Opponents like SIFMA and FSI remain wary of the potential costs, customer data security, but Finra asserts that CARDS will help investors.
Despite strong industry resistance, Finra is expected to adopt a controversial proposal to implement an automated tracking system to detect abusive broker conduct.
“They're going to go through with it,” said Linda Riefberg, a partner at Cozen O'Connor and a former chief counsel for Finra enforcement. “They don't have to have firms' approval. Finra, and presumably the [Securities and Exchange Commission], believes this is a way to strengthen their investor protection.”
The Financial Industry Regulatory Authority Inc., the self-funded broker-dealer regulator, sees its Comprehensive Automated Risk Data System, or CARDS, as a way to use technology to make itself a more effective and nimble regulator.
Opponents, including the Securities Industry and Financial Markets Association and the Financial Services Institute, are wary of the potential costs involved in implementing and maintaining the system and worry about exposing customer data.
At its annual conference last week in New York, SIFMA said in no uncertain terms it opposes the system. SIFMA president and chief executive Kenneth Bentsen Jr. said in addition to the price tag and potential customer privacy breaches, CARDS, which would collect reams of brokerage account information monthly, duplicates supervision and surveillance activities companies already have in place.
“We don't think Finra has yet answered the questions that really need to be answered,” Mr. Bentsen said. “Turning over account-level data on a regular basis to one quasi-government entity is just something that the public doesn't like doing and our members think their clients don't like.”
“Both sides of the issue are digging their heels in,” said Daniel Nathan, a partner at Morrison & Foerster.
The standoff is likely to play out further as comment letters regarding Finra's proposal to implement CARDS flow in by the Dec. 1 deadline. Finra introduced the proposal in late September; the initiative was initially floated as a concept release in December 2013.
At each step along the way, the opposition has been vocal — and Finra has consistently called it a top priority. A CARDS rule ultimately will have to be approved by the SEC.
Finra's enthusiasm is likely to prevail, said Evan Rosser, a senior consultant at Oyster Consulting, which advises financial services companies.
“Finra feels as if this is an important part of their regulatory duties,” said Mr. Rosser, a former vice president and director of enforcement at Finra and its predecessor, the National Association of Securities Dealers. “It would take an enormous amount of pressure to make them back off of this entirely.”
In an appearance at the SIFMA conference, Finra chairman and chief executive Richard Ketchum asserted that CARDS would help Finra detect much more quickly and efficiently investment-product sales abuses and other trends that could hurt investors. Currently, Finra must ferret out dangers in firm-by-firm examinations.
“Our early warning systems are limited,” Mr. Ketchum said. “We're getting to problems where investors are harmed too late.”

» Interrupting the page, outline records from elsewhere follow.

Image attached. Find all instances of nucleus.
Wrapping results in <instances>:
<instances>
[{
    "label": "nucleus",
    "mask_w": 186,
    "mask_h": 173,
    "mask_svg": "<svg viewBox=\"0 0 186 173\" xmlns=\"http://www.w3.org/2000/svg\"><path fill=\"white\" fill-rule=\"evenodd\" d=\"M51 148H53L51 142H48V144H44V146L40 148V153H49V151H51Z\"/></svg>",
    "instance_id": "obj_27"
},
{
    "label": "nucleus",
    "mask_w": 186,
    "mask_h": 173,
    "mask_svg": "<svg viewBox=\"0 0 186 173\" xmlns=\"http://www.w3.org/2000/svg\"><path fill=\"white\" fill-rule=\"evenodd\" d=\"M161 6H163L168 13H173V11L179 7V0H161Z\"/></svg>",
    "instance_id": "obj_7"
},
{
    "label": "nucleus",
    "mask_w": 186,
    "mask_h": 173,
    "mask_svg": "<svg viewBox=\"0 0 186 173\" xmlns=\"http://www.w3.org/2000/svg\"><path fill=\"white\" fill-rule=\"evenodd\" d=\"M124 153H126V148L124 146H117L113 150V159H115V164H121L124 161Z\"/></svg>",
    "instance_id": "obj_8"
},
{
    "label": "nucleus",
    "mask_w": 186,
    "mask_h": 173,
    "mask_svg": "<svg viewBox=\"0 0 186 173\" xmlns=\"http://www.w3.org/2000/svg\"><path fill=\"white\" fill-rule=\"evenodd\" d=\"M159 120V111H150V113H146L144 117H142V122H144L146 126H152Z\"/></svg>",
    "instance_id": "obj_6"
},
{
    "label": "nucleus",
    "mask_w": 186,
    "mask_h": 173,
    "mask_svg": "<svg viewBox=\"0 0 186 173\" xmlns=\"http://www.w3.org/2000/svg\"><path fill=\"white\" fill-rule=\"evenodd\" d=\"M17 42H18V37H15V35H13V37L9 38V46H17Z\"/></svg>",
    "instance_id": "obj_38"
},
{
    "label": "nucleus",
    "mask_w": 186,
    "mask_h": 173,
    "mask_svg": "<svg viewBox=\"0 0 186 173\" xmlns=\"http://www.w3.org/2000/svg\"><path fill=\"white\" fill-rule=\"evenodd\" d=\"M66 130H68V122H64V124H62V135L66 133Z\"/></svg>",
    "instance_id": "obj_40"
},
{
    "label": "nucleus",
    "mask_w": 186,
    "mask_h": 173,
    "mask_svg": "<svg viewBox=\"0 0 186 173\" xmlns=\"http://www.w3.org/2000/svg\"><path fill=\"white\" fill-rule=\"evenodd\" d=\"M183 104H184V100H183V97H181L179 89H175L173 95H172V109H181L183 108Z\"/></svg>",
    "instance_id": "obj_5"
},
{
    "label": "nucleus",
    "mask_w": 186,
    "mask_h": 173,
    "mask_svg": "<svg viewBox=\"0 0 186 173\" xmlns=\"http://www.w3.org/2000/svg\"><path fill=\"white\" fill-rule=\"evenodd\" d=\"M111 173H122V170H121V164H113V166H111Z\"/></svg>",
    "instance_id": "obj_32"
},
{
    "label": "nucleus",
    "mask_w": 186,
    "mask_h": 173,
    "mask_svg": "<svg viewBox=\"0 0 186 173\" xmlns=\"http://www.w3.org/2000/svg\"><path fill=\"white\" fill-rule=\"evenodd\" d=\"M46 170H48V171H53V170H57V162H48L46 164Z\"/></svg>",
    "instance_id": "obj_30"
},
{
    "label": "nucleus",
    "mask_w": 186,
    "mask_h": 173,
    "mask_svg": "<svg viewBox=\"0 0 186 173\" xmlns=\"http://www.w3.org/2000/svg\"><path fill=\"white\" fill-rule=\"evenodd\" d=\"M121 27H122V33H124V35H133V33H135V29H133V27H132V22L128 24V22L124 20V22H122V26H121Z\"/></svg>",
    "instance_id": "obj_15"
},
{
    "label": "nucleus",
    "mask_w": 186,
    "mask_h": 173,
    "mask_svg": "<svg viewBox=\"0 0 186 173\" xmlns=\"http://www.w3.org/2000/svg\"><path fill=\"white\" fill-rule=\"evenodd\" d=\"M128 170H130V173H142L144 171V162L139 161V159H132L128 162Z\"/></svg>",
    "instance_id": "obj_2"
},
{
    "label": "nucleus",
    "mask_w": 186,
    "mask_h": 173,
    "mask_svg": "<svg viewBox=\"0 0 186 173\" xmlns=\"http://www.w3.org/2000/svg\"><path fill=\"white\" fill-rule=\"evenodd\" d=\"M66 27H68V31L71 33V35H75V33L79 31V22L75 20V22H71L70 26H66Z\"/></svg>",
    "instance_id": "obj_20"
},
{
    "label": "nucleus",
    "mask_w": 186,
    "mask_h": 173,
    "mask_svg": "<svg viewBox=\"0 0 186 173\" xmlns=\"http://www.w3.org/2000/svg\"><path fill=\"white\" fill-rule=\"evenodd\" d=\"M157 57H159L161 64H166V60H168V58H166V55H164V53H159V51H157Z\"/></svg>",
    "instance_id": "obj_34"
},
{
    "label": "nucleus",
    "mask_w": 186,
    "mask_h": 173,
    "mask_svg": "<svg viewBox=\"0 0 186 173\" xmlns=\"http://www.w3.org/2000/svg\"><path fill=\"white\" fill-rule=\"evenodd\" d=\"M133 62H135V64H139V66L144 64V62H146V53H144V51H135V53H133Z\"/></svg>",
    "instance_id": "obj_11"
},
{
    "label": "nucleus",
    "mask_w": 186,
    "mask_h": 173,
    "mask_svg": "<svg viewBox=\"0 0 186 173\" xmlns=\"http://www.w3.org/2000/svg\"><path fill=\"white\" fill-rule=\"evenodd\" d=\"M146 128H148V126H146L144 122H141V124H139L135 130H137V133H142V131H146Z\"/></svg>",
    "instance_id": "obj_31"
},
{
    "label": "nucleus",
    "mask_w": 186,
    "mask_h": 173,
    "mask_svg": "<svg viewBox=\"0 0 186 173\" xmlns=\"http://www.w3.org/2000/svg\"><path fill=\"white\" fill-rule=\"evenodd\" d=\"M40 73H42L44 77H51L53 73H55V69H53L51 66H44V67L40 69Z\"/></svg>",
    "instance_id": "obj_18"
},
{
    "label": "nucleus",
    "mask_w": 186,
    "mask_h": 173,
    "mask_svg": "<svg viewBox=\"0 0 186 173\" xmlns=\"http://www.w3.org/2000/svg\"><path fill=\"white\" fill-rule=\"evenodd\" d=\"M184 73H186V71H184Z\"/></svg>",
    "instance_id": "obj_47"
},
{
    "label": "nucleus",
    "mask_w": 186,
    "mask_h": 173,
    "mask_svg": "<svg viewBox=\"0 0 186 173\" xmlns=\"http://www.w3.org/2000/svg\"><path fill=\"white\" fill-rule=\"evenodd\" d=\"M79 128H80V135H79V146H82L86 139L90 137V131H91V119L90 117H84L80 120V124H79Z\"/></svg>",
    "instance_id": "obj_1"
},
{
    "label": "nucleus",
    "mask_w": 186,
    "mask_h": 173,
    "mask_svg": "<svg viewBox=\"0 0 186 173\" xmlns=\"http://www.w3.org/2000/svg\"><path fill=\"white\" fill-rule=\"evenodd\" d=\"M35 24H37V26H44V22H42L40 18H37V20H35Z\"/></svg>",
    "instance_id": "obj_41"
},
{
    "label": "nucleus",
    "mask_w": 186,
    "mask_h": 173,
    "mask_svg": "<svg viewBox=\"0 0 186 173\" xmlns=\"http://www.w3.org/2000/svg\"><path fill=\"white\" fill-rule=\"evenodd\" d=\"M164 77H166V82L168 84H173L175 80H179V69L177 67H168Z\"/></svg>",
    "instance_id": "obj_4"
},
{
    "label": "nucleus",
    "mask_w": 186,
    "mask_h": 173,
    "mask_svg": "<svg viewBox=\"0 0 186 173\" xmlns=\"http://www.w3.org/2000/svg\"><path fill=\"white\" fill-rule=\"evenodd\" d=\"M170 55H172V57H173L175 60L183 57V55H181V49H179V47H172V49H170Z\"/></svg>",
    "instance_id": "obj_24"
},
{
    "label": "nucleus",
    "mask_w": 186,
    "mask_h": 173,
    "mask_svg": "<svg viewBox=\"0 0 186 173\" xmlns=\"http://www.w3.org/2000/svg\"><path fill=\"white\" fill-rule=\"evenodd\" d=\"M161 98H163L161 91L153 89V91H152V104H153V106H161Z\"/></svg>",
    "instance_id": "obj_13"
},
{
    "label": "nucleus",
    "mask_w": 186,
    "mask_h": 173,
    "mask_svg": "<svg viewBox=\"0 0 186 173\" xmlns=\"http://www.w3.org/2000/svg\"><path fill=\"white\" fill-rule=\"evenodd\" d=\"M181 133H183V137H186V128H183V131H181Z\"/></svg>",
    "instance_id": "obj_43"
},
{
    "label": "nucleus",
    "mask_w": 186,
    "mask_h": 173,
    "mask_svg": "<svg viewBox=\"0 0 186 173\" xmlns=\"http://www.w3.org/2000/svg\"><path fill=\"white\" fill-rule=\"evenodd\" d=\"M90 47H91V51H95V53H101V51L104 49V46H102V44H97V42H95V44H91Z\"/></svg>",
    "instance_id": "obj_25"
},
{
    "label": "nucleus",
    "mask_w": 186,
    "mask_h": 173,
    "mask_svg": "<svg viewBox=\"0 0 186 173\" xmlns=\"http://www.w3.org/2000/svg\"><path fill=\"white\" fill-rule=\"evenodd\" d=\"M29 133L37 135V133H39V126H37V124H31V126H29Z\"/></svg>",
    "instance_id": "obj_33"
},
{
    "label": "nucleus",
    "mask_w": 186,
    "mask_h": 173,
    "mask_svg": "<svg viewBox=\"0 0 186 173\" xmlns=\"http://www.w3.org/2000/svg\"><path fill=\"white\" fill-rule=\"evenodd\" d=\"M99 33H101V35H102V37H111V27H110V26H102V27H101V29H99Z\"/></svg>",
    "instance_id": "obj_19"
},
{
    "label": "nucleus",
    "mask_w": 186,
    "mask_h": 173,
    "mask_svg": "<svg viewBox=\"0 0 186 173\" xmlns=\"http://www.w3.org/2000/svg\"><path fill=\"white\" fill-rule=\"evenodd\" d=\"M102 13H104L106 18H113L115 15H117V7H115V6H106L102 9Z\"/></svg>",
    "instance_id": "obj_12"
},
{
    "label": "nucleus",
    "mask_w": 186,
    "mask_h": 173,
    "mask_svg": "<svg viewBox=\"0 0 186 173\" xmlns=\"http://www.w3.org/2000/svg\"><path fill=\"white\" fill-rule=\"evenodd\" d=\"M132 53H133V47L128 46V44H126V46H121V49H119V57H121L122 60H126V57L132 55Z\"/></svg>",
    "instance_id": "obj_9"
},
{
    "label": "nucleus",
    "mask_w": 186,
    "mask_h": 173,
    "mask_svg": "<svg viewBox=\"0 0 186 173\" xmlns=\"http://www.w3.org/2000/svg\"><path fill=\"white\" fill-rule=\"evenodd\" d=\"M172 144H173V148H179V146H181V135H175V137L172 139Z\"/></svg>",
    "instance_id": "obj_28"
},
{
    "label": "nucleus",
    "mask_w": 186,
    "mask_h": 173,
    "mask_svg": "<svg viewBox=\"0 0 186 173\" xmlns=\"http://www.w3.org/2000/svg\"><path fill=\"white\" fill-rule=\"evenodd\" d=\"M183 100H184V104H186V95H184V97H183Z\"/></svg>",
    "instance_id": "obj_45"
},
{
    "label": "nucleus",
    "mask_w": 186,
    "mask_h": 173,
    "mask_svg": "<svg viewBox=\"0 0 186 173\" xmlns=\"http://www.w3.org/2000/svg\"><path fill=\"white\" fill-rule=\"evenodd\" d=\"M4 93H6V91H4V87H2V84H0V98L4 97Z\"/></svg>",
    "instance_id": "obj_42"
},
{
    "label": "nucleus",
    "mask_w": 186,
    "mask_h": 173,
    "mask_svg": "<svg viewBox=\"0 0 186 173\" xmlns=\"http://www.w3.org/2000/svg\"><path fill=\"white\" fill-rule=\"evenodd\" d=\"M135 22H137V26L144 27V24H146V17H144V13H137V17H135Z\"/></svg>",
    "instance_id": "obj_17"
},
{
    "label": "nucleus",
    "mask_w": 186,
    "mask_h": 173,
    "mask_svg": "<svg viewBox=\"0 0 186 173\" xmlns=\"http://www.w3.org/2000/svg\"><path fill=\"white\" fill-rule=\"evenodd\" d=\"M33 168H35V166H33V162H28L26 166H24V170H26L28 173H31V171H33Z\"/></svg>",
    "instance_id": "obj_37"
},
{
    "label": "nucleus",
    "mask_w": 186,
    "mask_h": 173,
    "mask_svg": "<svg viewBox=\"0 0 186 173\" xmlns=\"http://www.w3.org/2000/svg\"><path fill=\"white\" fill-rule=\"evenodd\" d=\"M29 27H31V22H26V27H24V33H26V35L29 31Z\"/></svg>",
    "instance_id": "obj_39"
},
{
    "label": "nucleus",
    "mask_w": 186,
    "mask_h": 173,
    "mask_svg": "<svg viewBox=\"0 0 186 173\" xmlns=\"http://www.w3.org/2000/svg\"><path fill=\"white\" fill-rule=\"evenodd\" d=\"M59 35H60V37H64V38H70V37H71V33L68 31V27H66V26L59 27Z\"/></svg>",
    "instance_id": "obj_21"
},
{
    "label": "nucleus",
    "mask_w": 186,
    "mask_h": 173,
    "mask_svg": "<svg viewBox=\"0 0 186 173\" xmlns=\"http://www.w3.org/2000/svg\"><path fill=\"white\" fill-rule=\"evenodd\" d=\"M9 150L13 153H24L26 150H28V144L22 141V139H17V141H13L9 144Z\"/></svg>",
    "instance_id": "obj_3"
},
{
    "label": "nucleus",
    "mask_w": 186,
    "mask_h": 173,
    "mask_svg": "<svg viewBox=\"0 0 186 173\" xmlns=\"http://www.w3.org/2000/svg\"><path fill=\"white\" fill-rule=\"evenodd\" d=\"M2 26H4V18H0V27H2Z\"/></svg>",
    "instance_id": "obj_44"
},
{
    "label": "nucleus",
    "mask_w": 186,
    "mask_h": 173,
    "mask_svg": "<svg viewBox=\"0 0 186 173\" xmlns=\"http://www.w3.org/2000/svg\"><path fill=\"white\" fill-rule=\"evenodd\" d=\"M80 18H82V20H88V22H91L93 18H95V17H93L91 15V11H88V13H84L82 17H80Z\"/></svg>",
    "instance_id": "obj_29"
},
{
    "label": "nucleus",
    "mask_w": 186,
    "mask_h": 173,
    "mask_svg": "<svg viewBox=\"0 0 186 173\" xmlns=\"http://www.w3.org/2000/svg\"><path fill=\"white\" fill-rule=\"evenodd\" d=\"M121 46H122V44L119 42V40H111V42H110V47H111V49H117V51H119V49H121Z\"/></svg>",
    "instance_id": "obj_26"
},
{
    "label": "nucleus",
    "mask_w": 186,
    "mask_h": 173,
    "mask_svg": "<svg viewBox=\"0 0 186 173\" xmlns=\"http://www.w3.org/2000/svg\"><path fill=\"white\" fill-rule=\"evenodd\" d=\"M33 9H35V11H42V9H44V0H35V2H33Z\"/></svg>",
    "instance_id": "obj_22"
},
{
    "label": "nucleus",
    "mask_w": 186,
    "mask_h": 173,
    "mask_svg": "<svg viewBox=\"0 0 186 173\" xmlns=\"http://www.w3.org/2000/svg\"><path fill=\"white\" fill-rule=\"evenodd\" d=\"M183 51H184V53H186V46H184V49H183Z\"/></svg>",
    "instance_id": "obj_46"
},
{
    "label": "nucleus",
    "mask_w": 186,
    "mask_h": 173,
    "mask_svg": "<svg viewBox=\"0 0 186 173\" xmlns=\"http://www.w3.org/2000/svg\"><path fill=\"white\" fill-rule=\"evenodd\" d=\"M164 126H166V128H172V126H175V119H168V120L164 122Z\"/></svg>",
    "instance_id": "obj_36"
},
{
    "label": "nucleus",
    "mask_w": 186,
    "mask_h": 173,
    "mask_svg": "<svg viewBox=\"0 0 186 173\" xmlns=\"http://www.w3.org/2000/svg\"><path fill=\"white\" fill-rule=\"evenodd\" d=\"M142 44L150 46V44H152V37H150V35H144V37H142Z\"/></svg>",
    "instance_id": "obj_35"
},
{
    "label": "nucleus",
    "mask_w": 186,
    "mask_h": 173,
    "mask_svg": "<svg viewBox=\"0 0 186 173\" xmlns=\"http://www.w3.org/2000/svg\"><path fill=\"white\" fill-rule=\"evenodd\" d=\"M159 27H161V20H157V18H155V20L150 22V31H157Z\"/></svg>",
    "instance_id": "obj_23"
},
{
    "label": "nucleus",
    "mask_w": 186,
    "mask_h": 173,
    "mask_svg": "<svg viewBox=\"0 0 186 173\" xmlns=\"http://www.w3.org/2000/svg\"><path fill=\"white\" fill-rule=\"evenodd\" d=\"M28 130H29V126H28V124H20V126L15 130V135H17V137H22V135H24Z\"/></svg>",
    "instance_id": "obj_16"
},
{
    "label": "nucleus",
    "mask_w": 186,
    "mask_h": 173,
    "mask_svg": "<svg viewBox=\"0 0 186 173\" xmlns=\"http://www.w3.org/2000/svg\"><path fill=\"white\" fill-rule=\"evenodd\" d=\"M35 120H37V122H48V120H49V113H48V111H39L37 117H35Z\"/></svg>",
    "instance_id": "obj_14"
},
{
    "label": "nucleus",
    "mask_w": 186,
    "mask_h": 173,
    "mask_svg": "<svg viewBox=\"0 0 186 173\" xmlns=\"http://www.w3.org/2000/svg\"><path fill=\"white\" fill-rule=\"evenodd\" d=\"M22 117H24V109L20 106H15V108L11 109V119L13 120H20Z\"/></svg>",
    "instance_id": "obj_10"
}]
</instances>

He also underscored that Finra has already revised the CARDS proposal to ensure that the system will not collect information that can identify individual investors.
It's not clear that Finra has wiggle room on the CARDS proposal beyond strengthening privacy protections.
“I'm not sure there's much more they can do to cut it down,” said Mr. Nathan, a former Finra vice president and director of regional enforcement. “Their point of view is that they've already made significant concessions in cutting out personally identifiable information.”
Typically, Finra reviews industry complaints and dilutes proposals, said Peter Chepucavage, general counsel at Plexus Consulting.
A recent example was an initiative to require brokers to reveal recruiting bonuses to their clients when they switch firms. The proposal has been walked back to an “educational communication” that will outline questions clients should ask their brokers about compensation.
But with CARDS, Finra might not have as much leeway.
“If they get less information, it's not going to be worth much compared to the costs,” Mr. Chepucavage said.
Tweaks might be possible in what kind of data is gathered and how it is formatted. Finra also could give firms a long lead time to comply with CARDS.
“Any modification in the program will be how it's implemented operationally,” Ms. Riefberg said.
Now is the time for firms to try to get Finra's attention and influence CARDS because the regulator is listening, she said.
“They will bend over backwards because these are the firms that make up their membership,” Ms. Riefberg said.
Finra firms are overreacting to CARDS, she said. The information Finra is seeking and the problems it is trying to detect are not new.
“I don't think CARDS is as negative or scary a program as firms are making it out to be,” Ms. Riefberg said.
It's ominous enough, though, to get the attention of Congress. Rep. Scott Garett, R-N.J., chairman of the House Financial Services Subcommittee on Capital Markets, who has told Finra to rethink the program.
“This might go to some players other than Finra and the industry when it's all said and done,” Mr. Rosser said.